Pienso en los sueños inconclusos de los amigos muertos. En el sueño de Raúl Gómez Jattin de comprar un pedazo de tierra para sembrar berenjenas. En el sueño de Gustavo Padrón, Manuel Mier y Enrique Jattin, que soñaron juntos una Casa de la Cultura para Cartagena, y se murieron en ese mismo orden, no acabábamos de darnos el pésame, cuando pasábamos al siguiente pésame del amigo que lamentaba la muerte de su amigo y ahora era él el muerto. Recuerdo a Victor del Real, El Nene, que cuando presintió la muerte, le dijo a Dios: Estoy preparado, con la misma dulzura con que más de medio siglo nos alegró con su piano y sus canciones. Recuerdo a Michi Sarmiento que a sus 83 años no se permitió jamás envejecer, y solo se envejeció cuando la muerte lo fue cercando en su lecho de enfermo. Pienso en Máximo Jiménez que acaba de morirse y se quedó esperando que publicara un intenso reportaje que le hice en el Carito. Y lo conocí gracias a Alfredo Torres que lo invitó a un Festival de la Chicha, y pasamos toda la noche hablando como viejos amigos, sin saber quién era hasta ese instante, cuando le pregunté a Alfredo: ¿Quién es este personaje que nos tiene embrujados hablando? Me lo dijo en susurro. ¡Es el maestro Máximo Jiménez! No lo reconocía porque había vivido tantos años en Viena huyendo de las amenazas de muerte que le hicieron por cantar los derechos de los indígenas sinuanos por conquistar la tierra, y por lograr esa joya de canción que es El indio sinuano, escrita por David Sánchez Juliao y musicalizada por él. Lea también: 14 momentos de la vida de Víctor “el Nene” Del Real y su legado imborrable.
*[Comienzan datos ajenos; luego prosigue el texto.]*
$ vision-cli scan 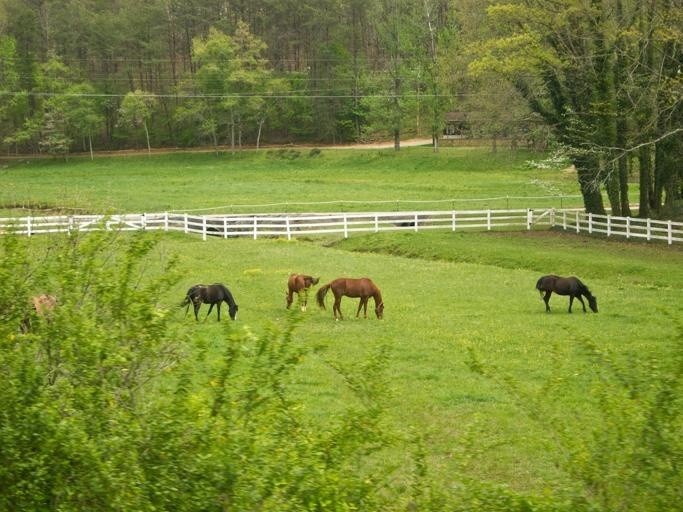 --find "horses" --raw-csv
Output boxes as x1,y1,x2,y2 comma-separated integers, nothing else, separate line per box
181,283,239,324
536,275,599,313
285,273,321,313
314,277,385,322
Máximo me pareció un ser de una sabiduría ancestral, con esa voz pausada que saboreaba cada una de las palabras, y esa dignidad que emanaba de su ser y de su memoria de padres y abuelos campesinos. En Viena compartió los saberes de la tierra, aprendió medicina alternativa, y regresó a Montería hace pocos años, soñando que la realidad, por fin, había mejorado en cuanto al respeto a los derechos humanos de quienes durante más de quinientos años han sido guardianes legítimos y naturales de la tierra, y se encontró que la pesadilla aún no ha terminado. Las nuevas generaciones no lo reconocían, pero ahora que se ha mudado a otra estrella, sería urgente y necesario que todo el Sinú se sienta orgullosa de ese gran artista de la música etiquetada de protesta, pero que no es otra, que la música ligada a los ancestros y al amor a la tierra.

Epílogo

Diciembre vuelve con los augurios de una felicidad que ha sufrido bandazos de barco en la tempestad. Somos como esos pasajeros que se aferran a la ilusión del puerto a la vista, en medio de las tinieblas. Las velas que encendemos no solo alumbran el camino del eterno pesebre como luciérnagas a la intemperie, es vela para alumbrar nuestras pisadas y para iluminar la eterna sombra de los ausentes.